Wed 25 May 2005 @20:08
It’s often easy, if frightening, to see how big decisions can change our lives. Moving to a new home, changing jobs, beginning or ending a relationship — all those loom large in front of us at times and may cause a lot of stress as we anticipate them. They are milestones by which we plot the course of our lives. When I was 25 I moved 900 miles away from everything and everyone I had known my entire life. Making a life for myself in this new place was devastatingly difficult and clearly effects me even now.
It occurs to me though that the millions of smaller and seemingly inconsequential choices may have a larger cumulative effect. There is a movie from a few years ago that I think illustrates very well the consequences of seemingly small changes. The film is Sliding Doors and stars Gwyneth Paltrow. In it, Paltrow plays two versions of her character, Helen. Early in the film we see Helen catching a train to go home — and not catching that train by just a few seconds, and we pass back and forth between two paths where her life diverges at that point.
There was no big, agonizing decision to make the difference. Some reviewers even referred to the staging of the divergence as clumsy. But her two selves are very different and, for the most part I think, equally plausible. I know that my life would be very different if I had stayed in Kentucky instead of moving to Florida. I would be very different. Some days, like today, I wonder how different I would be if I had left work five seconds earlier or later. I’ve read a theory that there are infinite multiple universes so that everything that possibly can happen DOES happen… somewhere. That’s no consolation for having to live in THIS universe though.
May 26th, 2005 at 00:02
True, but by the same logic, isn’t it amazing how in those parallel universes all kinds of possibilities exist? For example–perhaps you affect someone (and don’t even know it) every day. Perhaps moving from Kentucky to Florida opened you up for a possibility that hasn’t even come to you yet. Each day is a new slate, and as we all move around in our discrete bubbles, often failing utterly to connect, each life can inadvertantly yet significantly affect another through intention, circumstance, or happenstance. Five seconds or nanoseconds can make a difference–get on the interstate at the right time, avoid a collision–but so can saying one thing to one person at exactly the right (or wrong) moment.

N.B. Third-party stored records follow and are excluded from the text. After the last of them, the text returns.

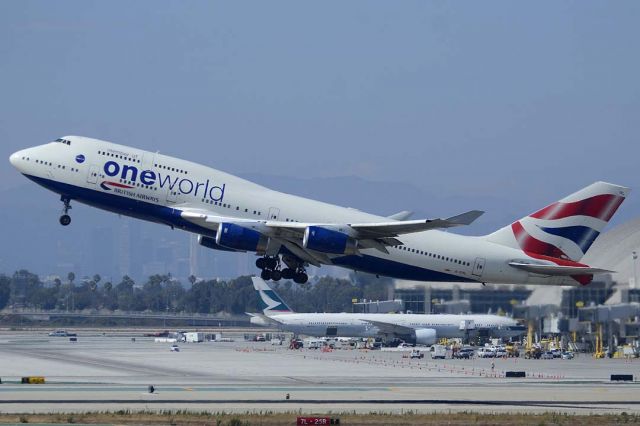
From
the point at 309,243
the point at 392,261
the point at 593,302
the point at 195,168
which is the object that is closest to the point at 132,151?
the point at 195,168

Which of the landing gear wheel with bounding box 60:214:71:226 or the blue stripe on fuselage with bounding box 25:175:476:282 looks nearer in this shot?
the blue stripe on fuselage with bounding box 25:175:476:282

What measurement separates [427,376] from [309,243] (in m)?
19.2

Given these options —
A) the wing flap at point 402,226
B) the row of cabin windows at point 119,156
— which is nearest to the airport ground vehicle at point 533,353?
the wing flap at point 402,226

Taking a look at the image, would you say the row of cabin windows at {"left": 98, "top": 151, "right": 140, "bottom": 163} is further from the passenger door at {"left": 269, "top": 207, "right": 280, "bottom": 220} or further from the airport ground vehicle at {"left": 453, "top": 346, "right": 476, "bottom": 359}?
the airport ground vehicle at {"left": 453, "top": 346, "right": 476, "bottom": 359}

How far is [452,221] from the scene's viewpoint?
58.1m

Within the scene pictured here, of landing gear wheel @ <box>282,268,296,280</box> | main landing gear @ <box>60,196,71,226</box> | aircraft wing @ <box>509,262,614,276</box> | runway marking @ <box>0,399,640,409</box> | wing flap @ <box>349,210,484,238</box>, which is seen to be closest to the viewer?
runway marking @ <box>0,399,640,409</box>

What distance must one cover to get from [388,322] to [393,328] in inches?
33.4

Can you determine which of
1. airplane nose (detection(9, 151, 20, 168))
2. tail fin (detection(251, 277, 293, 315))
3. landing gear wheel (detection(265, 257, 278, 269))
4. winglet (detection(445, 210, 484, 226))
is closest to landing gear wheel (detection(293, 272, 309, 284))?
landing gear wheel (detection(265, 257, 278, 269))

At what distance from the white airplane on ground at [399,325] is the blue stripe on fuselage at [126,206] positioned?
48.2 metres

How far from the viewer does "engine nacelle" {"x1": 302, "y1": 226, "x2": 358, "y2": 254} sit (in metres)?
61.3

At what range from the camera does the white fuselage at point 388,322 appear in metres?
112

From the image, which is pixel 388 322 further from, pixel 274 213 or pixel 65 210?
pixel 65 210

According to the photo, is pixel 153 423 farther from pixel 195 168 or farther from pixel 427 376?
pixel 427 376

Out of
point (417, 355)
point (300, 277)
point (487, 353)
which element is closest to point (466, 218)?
point (300, 277)
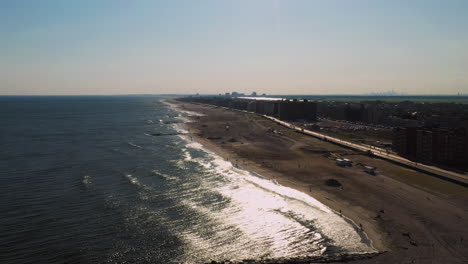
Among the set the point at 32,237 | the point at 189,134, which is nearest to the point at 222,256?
the point at 32,237

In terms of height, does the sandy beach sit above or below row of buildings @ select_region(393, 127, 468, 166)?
below

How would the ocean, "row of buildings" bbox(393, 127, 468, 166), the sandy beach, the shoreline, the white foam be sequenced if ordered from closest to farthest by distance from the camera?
the ocean < the sandy beach < the white foam < the shoreline < "row of buildings" bbox(393, 127, 468, 166)

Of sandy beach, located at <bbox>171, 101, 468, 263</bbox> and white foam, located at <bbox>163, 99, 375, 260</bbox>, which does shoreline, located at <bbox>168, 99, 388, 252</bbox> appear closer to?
sandy beach, located at <bbox>171, 101, 468, 263</bbox>

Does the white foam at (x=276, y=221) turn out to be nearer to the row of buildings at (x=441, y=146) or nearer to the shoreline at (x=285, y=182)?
the shoreline at (x=285, y=182)

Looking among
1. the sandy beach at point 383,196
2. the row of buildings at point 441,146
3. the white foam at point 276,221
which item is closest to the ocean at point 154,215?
the white foam at point 276,221

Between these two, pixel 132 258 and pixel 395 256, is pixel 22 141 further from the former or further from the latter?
pixel 395 256

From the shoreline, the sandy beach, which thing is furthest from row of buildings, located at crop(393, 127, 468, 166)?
the shoreline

I loved that movie, if only for the concept behind it.
And moving 900 miles takes a tremendous amount of courage. Many people live within ten miles of their birth all of their lives, for fear of the unknown. You struck out independently, and although you seem to indicate regret over it, hasn’t it shaped you into who you are today? And I think your readers would agree that who you are today is pretty darned okay.
Hope that’s not too cheesey or intrusive. I’m feeling sentimental this evening.
May 26th, 2005 at 01:32
Loved that movie..and now I’m also in a sentimental mood.
May 26th, 2005 at 16:20
It’d be so nice to peak in on those alternate universes, but I have this feeling that some of them are fabulously better than this one, though in the same breath I am sure that some of them are terribly worse. It’s interesting about the way little things can affect entire existences.
May 26th, 2005 at 16:52
That’s actually a great movie, and I’ve often thought the same thing in things from the past and how they might’ve changed who I am today — whether it be fate such as missing a train or a conscious decision.
May 27th, 2005 at 11:39
I’ve got one of those parallel universes I wonder about. It involves this woman.
And Sliding Doors was a GREAT movie.
May 27th, 2005 at 14:05
I think about that stuff a lot too. Like when there’s a big wreck and if you had left the house 5 seconds earlier, you’d be part of it? It’s CRAZY.
May 31st, 2005 at 09:58
I love that movie so much I own it. I don’t often think about those things in such detail…I guess I just live my life and try not to second-guess my path too much. Though I often wonder about this one split-second rash decision that ultimately reshaped my life and sent me across the country twice: when I met my ex, I didn’t think I was attracted to him right off (first impression) and I was going to give him a wrong phone number when he asked. I know, I know, I was immature . But I opened my mouth and what came out was…my right phone number. We eventually got married. He was in the Army and we moved, moved, moved. Then divorced three years later. I often wonder what would have happened had I followed my initial instinct. Would I have stayed in Seattle? Who would I be with? I opened my mouth and gave eight digits and my life changed. It ultimately brought pain to not just the two of us, but to our families, our friends. Yet I think also that the pain and wrong decisions have shaped me and continue to shape me now into the person I am and I am really starting to like that person.